2. Air yang suci tetapi tidak mensucikan.

Air yang seperti ini dzatnya suci, tetapi tidak sah apabila dipakai untuk
menyucikan sesuatu. Yang termasuk bagian ini ada 3 macam, yaitu:
a. Air yang mustamal, yaitu air yang sedikit (kurang dari 2 kulah) yang
sudah dipakai untuk bersuci, baik dari hadas maupun najis.
b.
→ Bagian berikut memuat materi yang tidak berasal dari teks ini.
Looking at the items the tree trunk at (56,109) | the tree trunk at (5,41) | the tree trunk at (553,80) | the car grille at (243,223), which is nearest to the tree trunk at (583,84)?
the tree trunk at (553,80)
Air yang telah tercampur dengan sesuatu yang suci dan telah merubah
salah satu sifatnya, sepeti kopi, teh, susu dan lainnya, tapi kalau air
yang tercampur minyak wangi atau kapur yang dipakai untuk bak
mandi maka hukumnya boleh dipakai

dengan syarat tercampurnya

sedikit sehinnga tidak merubah warna air.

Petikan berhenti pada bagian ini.